According to DP columnist Susan Greene, the Denver PD tends to be a bit shoddy in checking ID's:
Fury tinges Davis' voice when she tells how one officer mused, "This makes no sense to me," presumably after comparing police records about a white woman to the reality of Davis' brown skin."They were questioning me like I wasn't me," she says.
Police found no gun on Davis or her kids, charging her instead with interfering with a police officer and disobeying a lawful order. She pleaded guilty just to go home.
But deputies still wouldn't release her, citing a warrant for which they said she might have to wait 10 more days in jail until Jefferson County would come and haul her off.

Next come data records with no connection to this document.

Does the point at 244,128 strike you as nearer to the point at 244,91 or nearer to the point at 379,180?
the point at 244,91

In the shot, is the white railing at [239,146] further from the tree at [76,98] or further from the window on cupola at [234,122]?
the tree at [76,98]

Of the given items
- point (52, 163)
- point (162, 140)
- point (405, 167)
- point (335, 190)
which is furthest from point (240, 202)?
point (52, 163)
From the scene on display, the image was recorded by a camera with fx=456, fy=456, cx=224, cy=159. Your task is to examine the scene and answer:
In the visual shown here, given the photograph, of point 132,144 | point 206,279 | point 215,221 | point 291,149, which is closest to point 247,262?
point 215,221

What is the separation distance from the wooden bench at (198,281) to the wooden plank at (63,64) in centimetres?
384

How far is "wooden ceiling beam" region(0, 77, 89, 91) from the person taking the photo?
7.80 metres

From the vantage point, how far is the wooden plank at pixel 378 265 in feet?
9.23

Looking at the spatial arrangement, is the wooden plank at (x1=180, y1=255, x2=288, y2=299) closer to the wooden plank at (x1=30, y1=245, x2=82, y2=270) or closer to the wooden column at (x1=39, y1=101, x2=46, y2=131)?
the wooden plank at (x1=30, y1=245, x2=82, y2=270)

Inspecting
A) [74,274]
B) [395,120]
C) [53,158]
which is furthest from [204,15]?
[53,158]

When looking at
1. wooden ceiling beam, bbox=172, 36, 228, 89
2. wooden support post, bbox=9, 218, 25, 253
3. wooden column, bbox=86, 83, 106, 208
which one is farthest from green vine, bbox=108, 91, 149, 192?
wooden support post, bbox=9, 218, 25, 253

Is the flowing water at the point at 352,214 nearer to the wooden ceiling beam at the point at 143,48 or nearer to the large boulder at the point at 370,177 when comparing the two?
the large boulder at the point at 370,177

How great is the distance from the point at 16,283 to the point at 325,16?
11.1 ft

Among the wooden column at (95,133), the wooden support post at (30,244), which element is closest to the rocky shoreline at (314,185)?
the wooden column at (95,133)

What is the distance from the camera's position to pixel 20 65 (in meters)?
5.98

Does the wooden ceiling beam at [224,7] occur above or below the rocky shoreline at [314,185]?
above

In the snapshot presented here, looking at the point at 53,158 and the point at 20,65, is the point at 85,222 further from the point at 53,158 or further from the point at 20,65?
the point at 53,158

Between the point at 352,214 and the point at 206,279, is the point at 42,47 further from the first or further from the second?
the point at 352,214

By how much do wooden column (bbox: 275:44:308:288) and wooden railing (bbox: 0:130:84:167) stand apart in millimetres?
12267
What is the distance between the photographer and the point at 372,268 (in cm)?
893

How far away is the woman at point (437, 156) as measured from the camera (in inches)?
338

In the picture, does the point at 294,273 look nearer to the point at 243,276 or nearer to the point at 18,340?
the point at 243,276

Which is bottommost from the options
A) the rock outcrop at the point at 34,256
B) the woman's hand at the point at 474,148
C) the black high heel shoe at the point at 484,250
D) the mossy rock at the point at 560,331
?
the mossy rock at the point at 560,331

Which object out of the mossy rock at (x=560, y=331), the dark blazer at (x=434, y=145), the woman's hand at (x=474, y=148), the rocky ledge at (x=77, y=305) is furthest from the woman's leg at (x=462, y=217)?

That warrant was for a woman named Brandy Hair — whom, as it turns out, Denver police had arrested two days earlier on drug-possession charges. Hair happens to be 13 years younger than Davis. Not to mention white. Which is no minor oversight, given that Davis is black.
"Duh," she says.
[...]
Among those plaintiffs are a Sterling mother the city mistook for a suspect weighing 90 pounds less.The city needlessly locked up a disabled former Denver sanitation worker four times, including once even after the man police really wanted was dead.
And deputies held a Latino construction worker for 26 days in lieu of a man with a discernibly different name, telling his pregnant wife he was lying to her about his identity.
Read the rest to get a sense of the nightmare Ms. Davis went through.
I wonder what punishment these cops get when they make such boneheaded errors?